- EXERCISE: Give back all of the data exactly as written.

──────── SOURCE DATA ────────

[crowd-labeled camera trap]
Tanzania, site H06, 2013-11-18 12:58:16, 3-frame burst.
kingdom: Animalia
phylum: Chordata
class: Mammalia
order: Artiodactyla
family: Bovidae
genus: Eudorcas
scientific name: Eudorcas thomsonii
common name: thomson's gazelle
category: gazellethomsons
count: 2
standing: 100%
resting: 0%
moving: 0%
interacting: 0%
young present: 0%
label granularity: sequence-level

────────

- RESPONSE TO THE EXERCISE:
[crowd-labeled camera trap]
Tanzania, site H06, 2013-11-18 12:58:16, 3-frame burst.
kingdom: Animalia
phylum: Chordata
class: Mammalia
order: Artiodactyla
family: Bovidae
genus: Eudorcas
scientific name: Eudorcas thomsonii
common name: thomson's gazelle
category: gazellethomsons
count: 2
standing: 100%
resting: 0%
moving: 0%
interacting: 0%
young present: 0%
label granularity: sequence-level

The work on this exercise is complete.